Kalau yang dimainakan adalah wayang yang bagus dan rumit ukirannya
dengan dipoles prada emas, dengan gapit dari tanduk putih dan pilihan, yang
punya teliti pada garapan, wayang yang nantinya akan banyak dimiliki oleh
priyayi yang kaya dan senang pada wayang maka siallah mereka jika dalang
dalang yang memainkan hanya seenaknya saja, memakai cara memainkan wayang
di pedesaan tersebut, tidak bisa membedakan baik buruk barang, semua dianggap
sama.
Begitulah model dalang gaya baru sekarang ini, banyak yang merusakkan
wayang dan belum bisa menghargai seni karya juru tatah wayang dan juru
panyungging. Makanya jadi dalang itu tidak gampang, harus cinta pada wayang
siapa saja dan bisa menghargai, sopan santun dalam memainkan wayang, jangan
meremehkan wayang. Jika terjebak memainkan wayang di tempat yang biasanya
hanya seadanya, jangan merasa kecewa hatinya, harus bisa memainkan sama
dengan wayangnya orang kaya yang serba baik. Jadi jika ada dalang memainkan
wayang dengan dijungkirbalikkan atau dilempar-lemparkan supaya bisa kelihatan
berpindah tempat atau kelihatan melompat, itu bukan cara dalang memainkan
wayang.
Dalang seperti itu jika tidak punya wayang sendiri, biasanya kalau mencari
sewaan wayang jadi sulit, para priyayi yang punya wayang tidak akan
menyewakannya karena pasti ada wayang yang rusak, yang pasti gapitnya akan
putus pas di pinggang wayang. Makanya banyak yang tidak mau menyewakan
wayang pada dalang yang seperti itu.
Tatacara dalang mengambil dan menancapkan wayang harus dengan
tangan kanan, tangan kiri hanya diam saja. Jika tangan kiri ikut menancapkan
dinamakan diksura dan lagi jika tiba wayang yang besar biasanya kurang dalam
menancapkannya, wayangnya kadang masih bergoyang akan rubuh karena kurang
dalam menancapkannya. Jika sampai terlalu dalam juga kurang baik, susah
mencabutnya. Maka kalau tangan kanan harus bisa mengira-ira dangkal atau
dalamnya dalam menancapkan wayang. Kalau mengeluarkan wayang dalam
pakeliran harus bisa mengira-ira lebar sempitnya paseban, jangan sampai
kelihatan memenuhi tempat dan jelas penataannya, muka wayang supaya bisa
kelihatan satu-satu, jadi bisa menyebutkan nama wayang satu persatu.

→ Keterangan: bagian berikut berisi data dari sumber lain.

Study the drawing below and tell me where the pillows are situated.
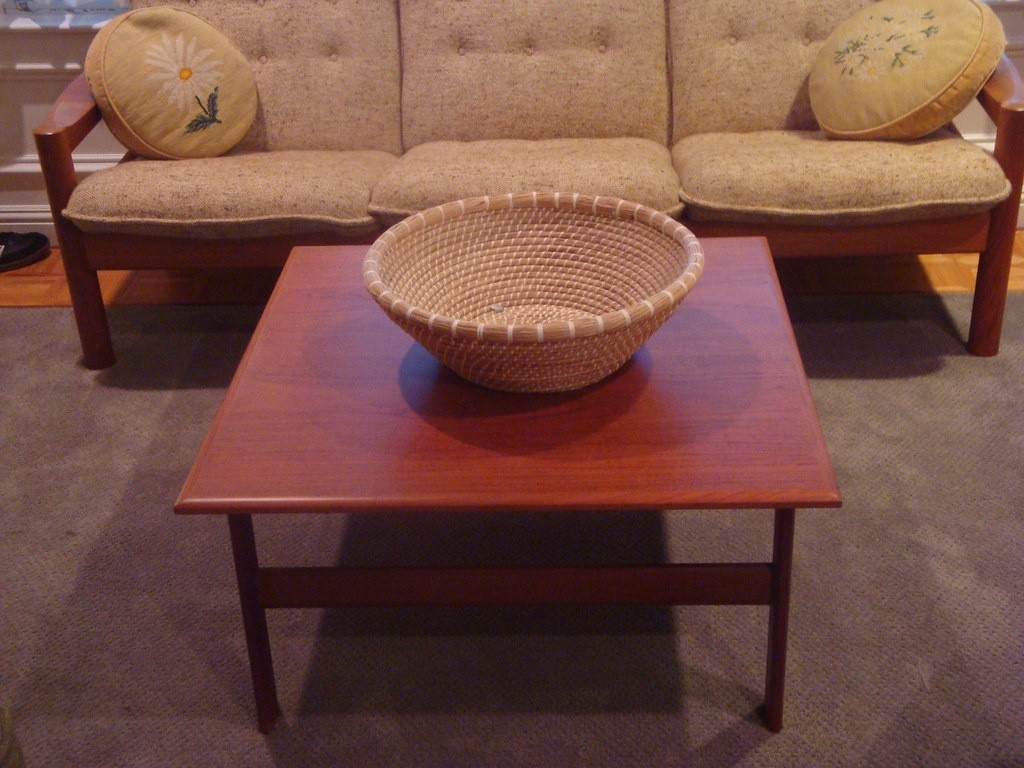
[84,6,258,159]
[809,0,1007,142]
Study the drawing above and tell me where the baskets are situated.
[361,191,704,392]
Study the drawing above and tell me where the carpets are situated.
[1,289,1024,768]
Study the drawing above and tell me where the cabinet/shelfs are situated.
[0,0,127,247]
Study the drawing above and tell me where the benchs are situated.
[34,0,1024,370]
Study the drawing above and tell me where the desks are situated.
[174,234,843,732]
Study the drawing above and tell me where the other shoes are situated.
[0,231,50,273]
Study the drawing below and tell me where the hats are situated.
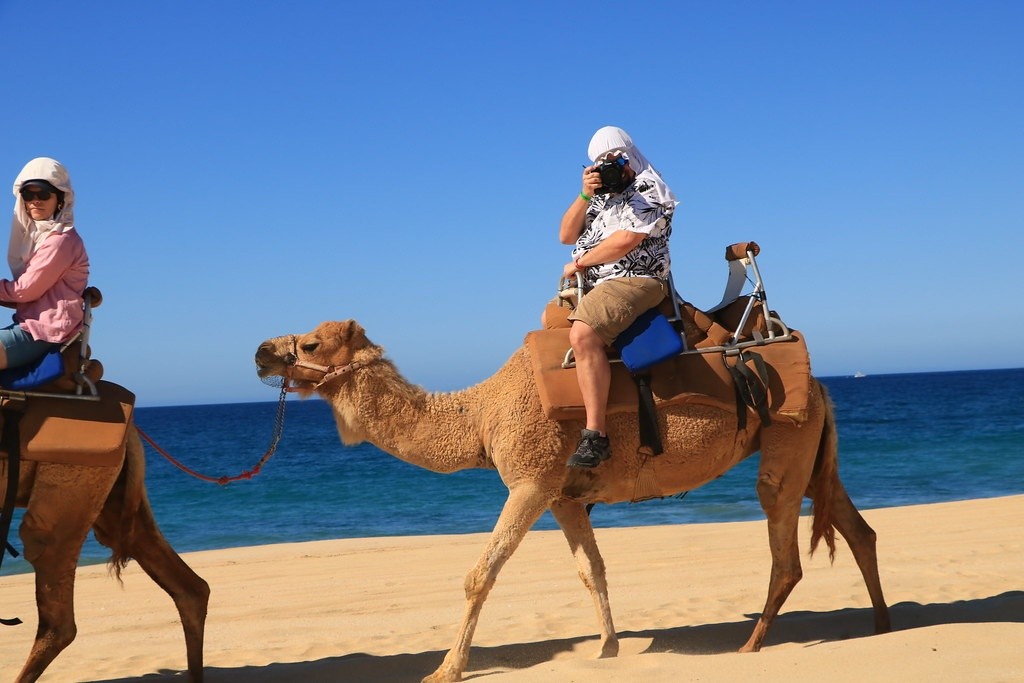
[18,179,58,193]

Menata wayang dalam paseban harus ingat pada besar kecilnya wayang.
Misalnya menata wayang Kraton Ngalengka yang besar-besar, cukup 6 buah saja.
Penataannya yang baik, kalau butuh agak banyak boleh sampai 8 buah, misalnya
wayang yang besar dikurangi Kumbakarna. Jika sampai pada wayang yang
ukurannya sedang misalnya sabrangan Boma beserta pasukan manusia, itu cukup
8 buah. Jika wayangnya kecil bisa dikira-kira sendiri bagaimana agar baik dilihat.
Selama dalang memainkan wayang itu sabisa mungkin sambil menata dan
mempersiapkan wayang yang akan keluar selanjutnya. Caranya sambil
menceritakan suatu adegan wayang apa saja, bisa sambil mempersiapkan wayang
yang akan dibutuhkan, jangan hanya mengandalkan pada panyumping (pembantu)
saja.
Dalang juga harus tahu tentang keapesan wayang. Kalau menumpuk
wayang jangan melintang nanti bisa mematahkan gapit, meletakkan wayang diatur
agar rata kelihatan tergelar rapi. Kalau sampai wayang tadi asal meletakkannya
akan bingung mengambilnya. Mengambil wayang jangan sampai diseret nanti
tangannya tersangkut dan kadang-kadang membuat putusnya sambungan tangan
atau lepas dari sambungan. Kadang kala ada yang sampai memutuskan pegangan
tanganan, lepas talinya dari telapak tangan wayang. Cara mengambilnya harus
dibuka satu-satu. Kalau sudah ketemu wayang yang dibutuhkan lalu dipegang
gapitnya, ditarik ke bawah sambil maju dan diringkas tangannya dengan
memperhatikan wajah wayang jangan sampai ada yang tertekuk hidungnya nanti
bisa membuat cacat wayang.
B. Gapit Wayang
Wayang yang wajahnya dicat hitam kalau terlipat tidak terlalu kelihatan
cacatnya, tapi kalau yang wajahnya merah muda (puru) atau putih, brom (prada)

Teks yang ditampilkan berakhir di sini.